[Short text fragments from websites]

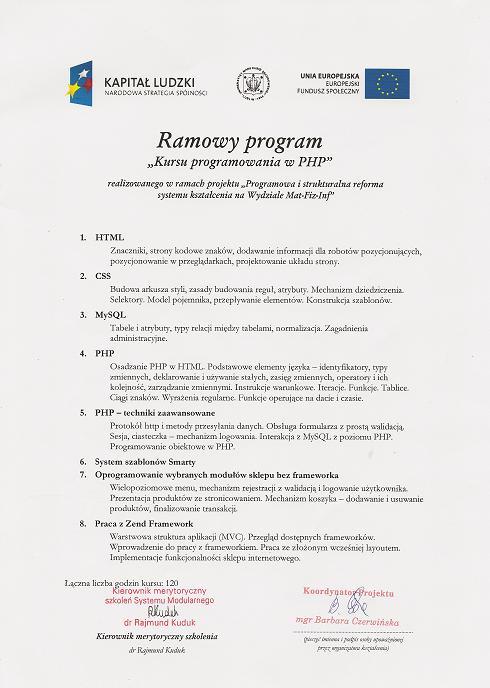 certyfikat_kurs_programowania_php3
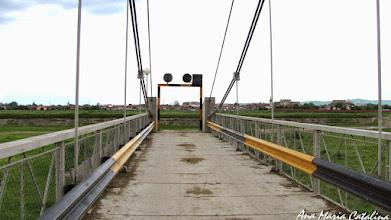 Photo: 2010.05.24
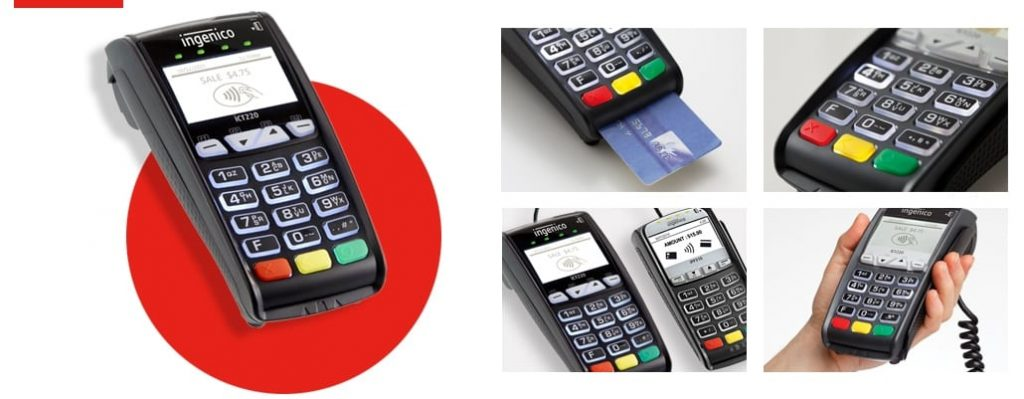 ingenico-ict220-cl-credit-card-terminal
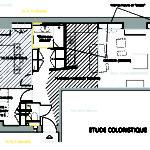 8_Plan_étude_coloristique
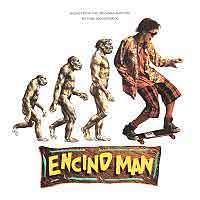 [Soundtracks Encino Man Album Cover]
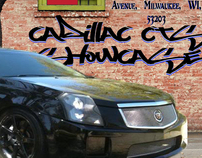 Cadillac Car Show Project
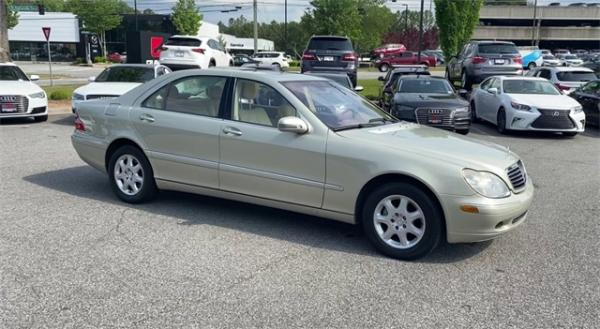 Used 2002 Mercedes-Benz S-Class S 500 for sale $4,991 at Gravity Autos in Roswell GA 30076 2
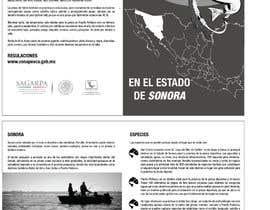nº 4 pour Design a Touristic Brochure par gabrielquiroga16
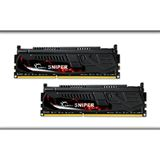 8GB G.Skill SNIPER DDR3-1600 DIMM CL9 Dual Kit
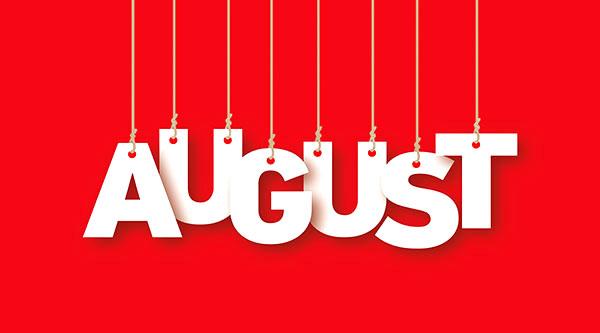 social media calendar August 2017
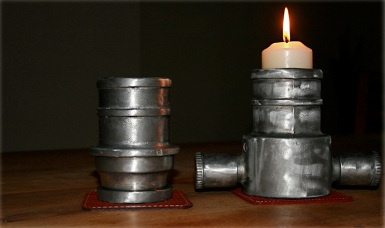 Candle holders from old fire hoses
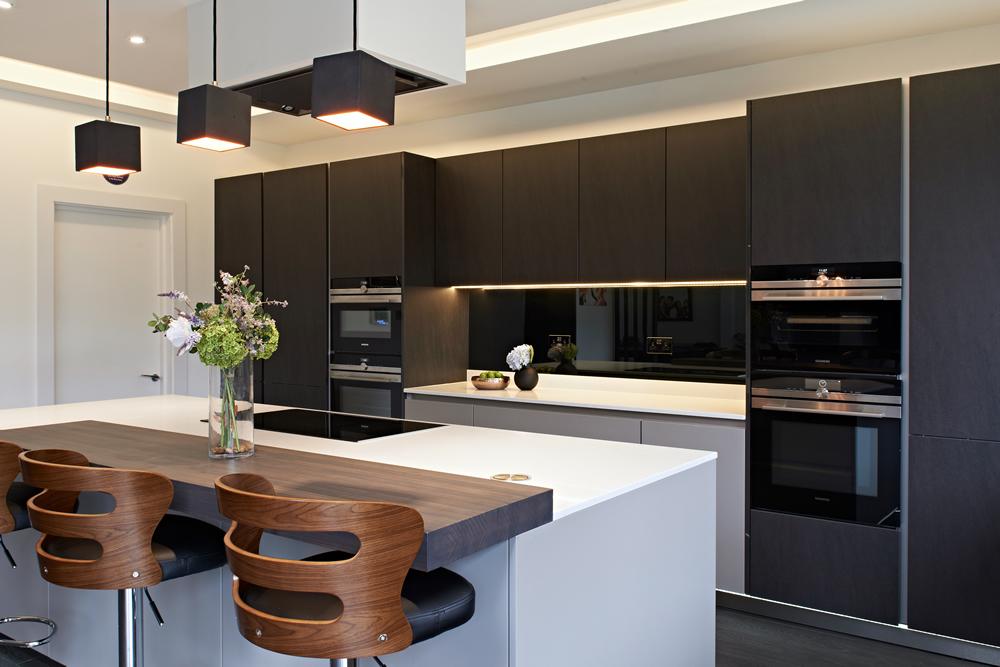 kitchen matt timer pros cons of cabinets and worktops designer kitchens in black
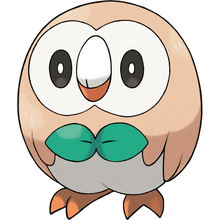 Load image into Gallery viewer, Pokémon Dictionary Definition 0722 Rowlet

| What you will do |
Please give back all the records above word for word, with no pictures included.

| Result of this task |
 certyfikat_kurs_programowania_php3
 Photo: 2010.05.24
 ingenico-ict220-cl-credit-card-terminal
 8_Plan_étude_coloristique
 [Soundtracks Encino Man Album Cover]
 Cadillac Car Show Project
 Used 2002 Mercedes-Benz S-Class S 500 for sale $4,991 at Gravity Autos in Roswell GA 30076 2
nº 4 pour Design a Touristic Brochure par gabrielquiroga16
 8GB G.Skill SNIPER DDR3-1600 DIMM CL9 Dual Kit
 social media calendar August 2017
 Candle holders from old fire hoses
 kitchen matt timer pros cons of cabinets and worktops designer kitchens in black
 Load image into Gallery viewer, Pokémon Dictionary Definition 0722 Rowlet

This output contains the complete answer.